After recently covering a powerful Flying Dutchman production and the world premiere of The Shining, a new opera by Paul Moravec and Mark Campbell based on the Stephen King novel, I decided to look a little more into the intersection of opera and ghost stories.
Here’s my new piece for Rhapsody. It’s a fascinating but enormous topic. I focused on the early German Romantic lineage, without even broaching the enormous popularity of Walter Scott-inspired Gothic opera (Lucia, etc.). Debussy’s Poe fixation, early Strauss/Hofmannsthal, Expressionism and other Modernist strains, and later manifestations are other topics I didn’t have space for here.
The Shining and Other Opera Thrillers and Chillers
Perched in the Colorado Rockies in the dead of winter, the Overlook Hotel is the setting for Stephen King’s 1977 breakthrough novel The Shining. It is during the off season at the vast resort that King’s fictional aspiring writer, Jack Torrance, takes up residence with his wife and son. He hopes to work on his latest opus in the peace and quiet, with minimal responsibilities as caretaker of the presumably emptied-out hotel to distract him.

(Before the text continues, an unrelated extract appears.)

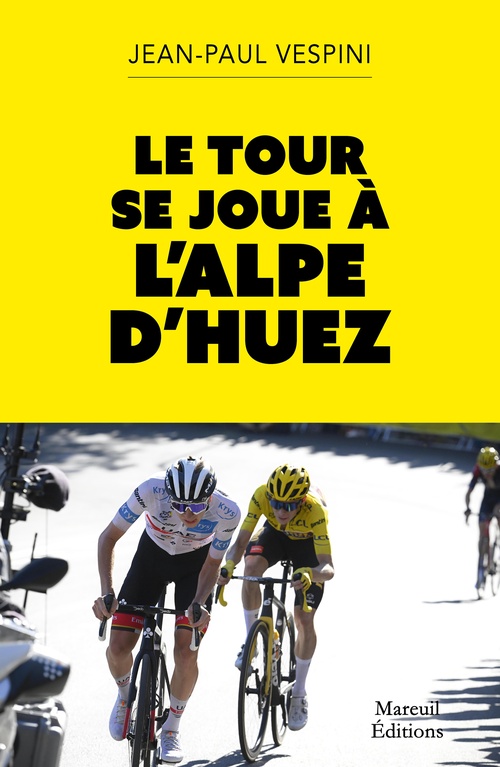 Couverture ebook de Le Tour se joue à l'Alpe d'Huez, de Jean-Paul Vespini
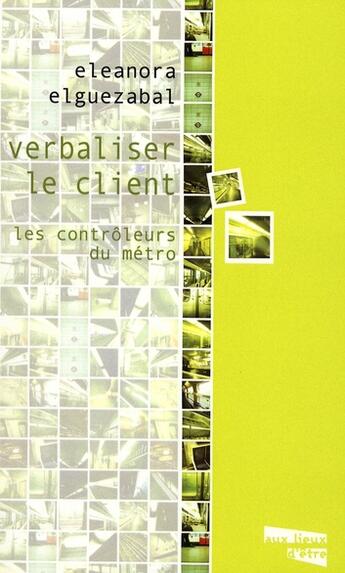 Couverture du livre « Verbaliser le client, les contrôleurs du métro » de Eleonora Elguezabal aux éditions Aux Livres Engages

Nice piece, Tom. When I originally saw The Shining the book was still somewhat fresh in my memory and I didn’t like. Rewatching 30 years later and with scarce recollection of the novel’s details, I was gripped by how horrific it really is. But I don’t think the real horror of the film comes from the hotel’s ghosts, but from what do you do when your husband (or father), the one person you need to trust the most, goes insane and becomes homicidal. In that way, the true horror in The Shining is domestic abuse, all too true horror also found in the operas of Berg and Janacek among others.